■ DATA TO PROCESS
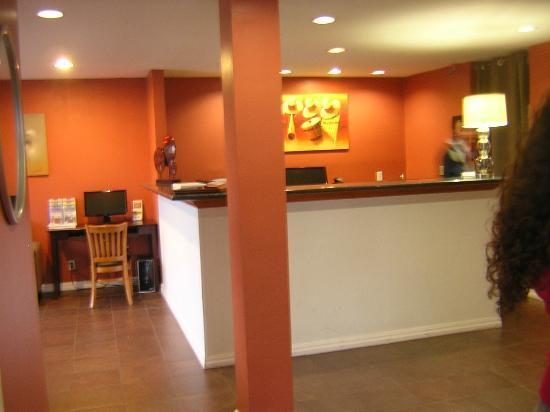 La Luna Inn: Front desk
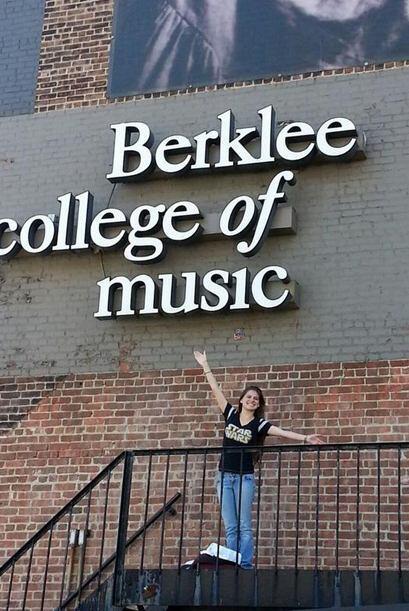 A principios de septiembre entró a la universidad para estudiar música.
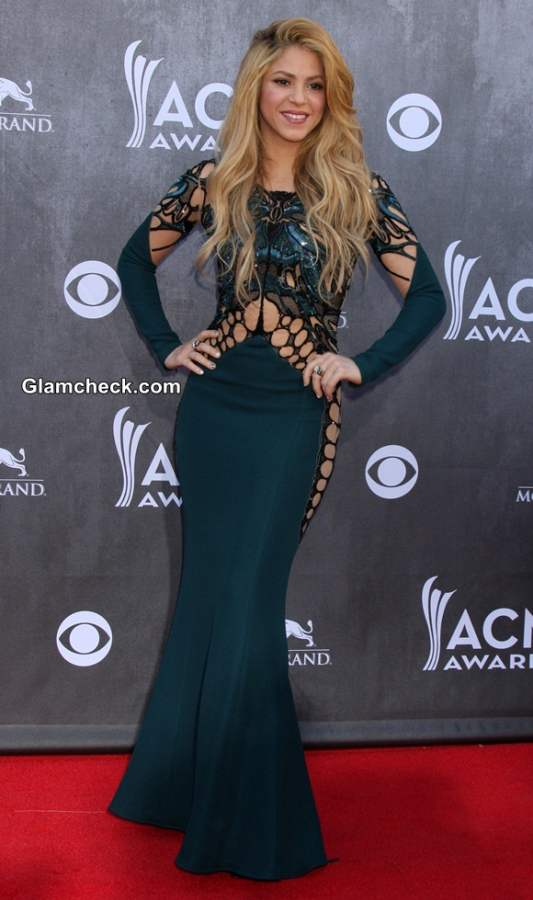 Shakira in Zuhair Murad at 2014 Academy of Country Music Awards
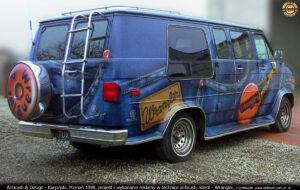Reklama Wrangler na samochodzie Chevrolet Chevy van 20 SL Series.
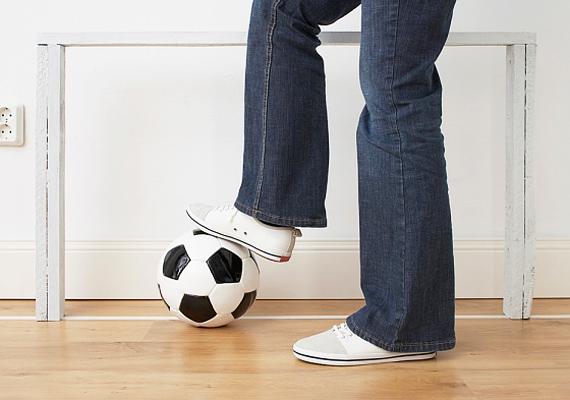 Amennyiben a gyermeked szeret focizni, akkor biztos lehetsz benne, hogy egy igazi energiabombával van dolgod, aki nem ijed meg az újdonságoktól.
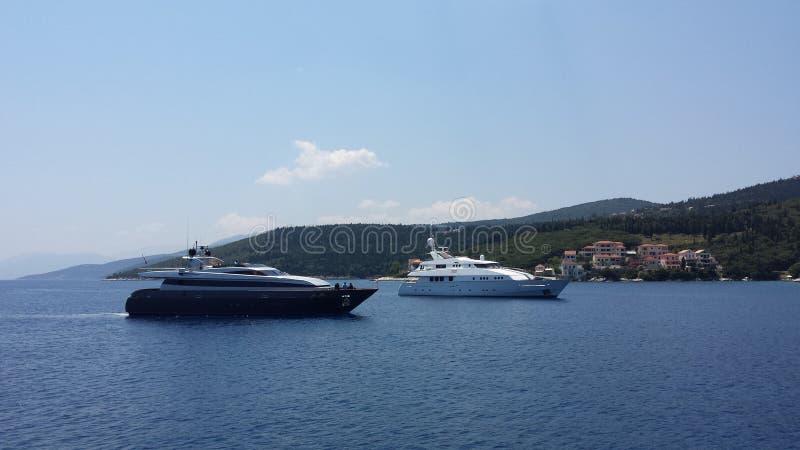 Yacht, die kommt zu beherbergten stockfoto
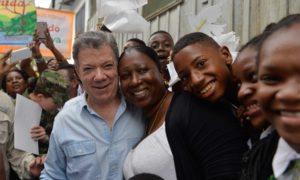 Implementar los compromisos asumidos en el Acuerdo de París, tarea del Presidente Juan Manuel Santos para el nuevo Ministro de Ambiente, Luis Gilberto Murillo, quien se posesionó este lunes con su comunidad en Andagoya, Medio San Juan, Chocó.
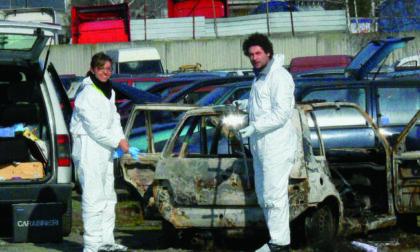 Corpo carbonizzato in auto: due drammatici precedenti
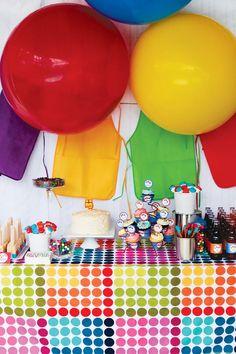Pintura brillante y colorido de la fiesta de cumpleaños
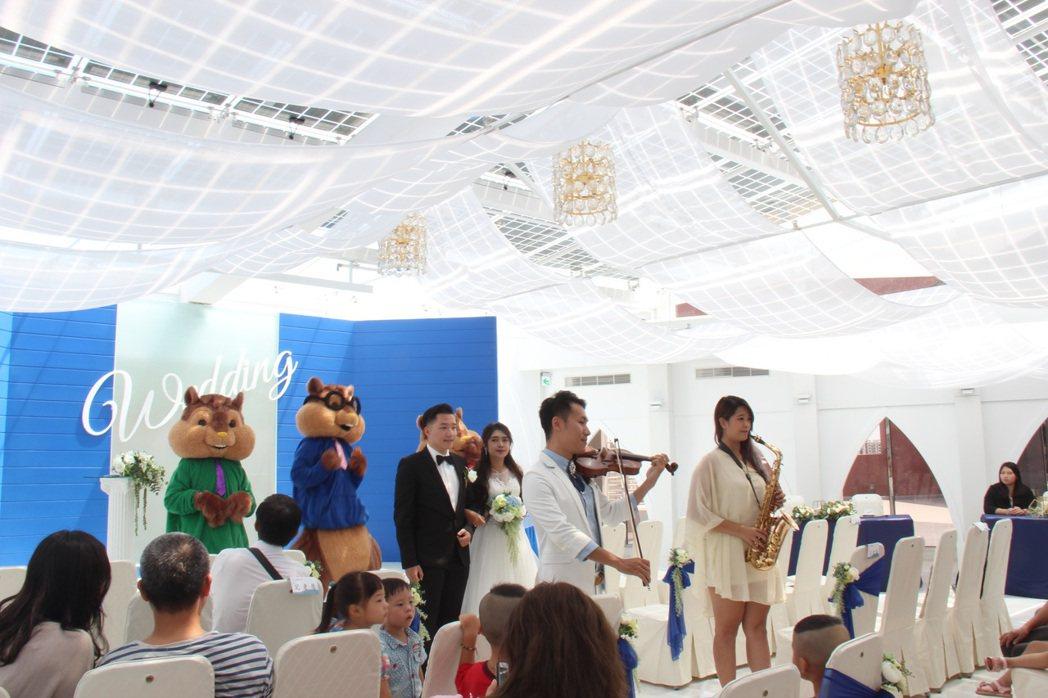 現場還請來三隻可愛的花栗鼠充當伴郎,並帶來祝福的溫馨表演,讓現場觀眾感受到熱鬧歡...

■ WHAT YOU ARE ASKED TO DO
Beginning with the line that holds "Implementar los compromisos", write out exactly the lines down to the end of the material above, and no others. Pictures are not part of the copy.

■ RESPONSE TO THE EXERCISE
 Implementar los compromisos asumidos en el Acuerdo de París, tarea del Presidente Juan Manuel Santos para el nuevo Ministro de Ambiente, Luis Gilberto Murillo, quien se posesionó este lunes con su comunidad en Andagoya, Medio San Juan, Chocó.
 Corpo carbonizzato in auto: due drammatici precedenti
Pintura brillante y colorido de la fiesta de cumpleaños
 現場還請來三隻可愛的花栗鼠充當伴郎,並帶來祝福的溫馨表演,讓現場觀眾感受到熱鬧歡...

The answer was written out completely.